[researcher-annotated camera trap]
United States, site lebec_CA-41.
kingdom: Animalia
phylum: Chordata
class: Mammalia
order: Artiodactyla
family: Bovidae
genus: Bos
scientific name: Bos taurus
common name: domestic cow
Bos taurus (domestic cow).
☆ ☆ ☆
What the task requires.
Print the full listing, word for word.

Solved problem.
[researcher-annotated camera trap]
United States, site lebec_CA-41.
kingdom: Animalia
phylum: Chordata
class: Mammalia
order: Artiodactyla
family: Bovidae
genus: Bos
scientific name: Bos taurus
common name: domestic cow
Bos taurus (domestic cow).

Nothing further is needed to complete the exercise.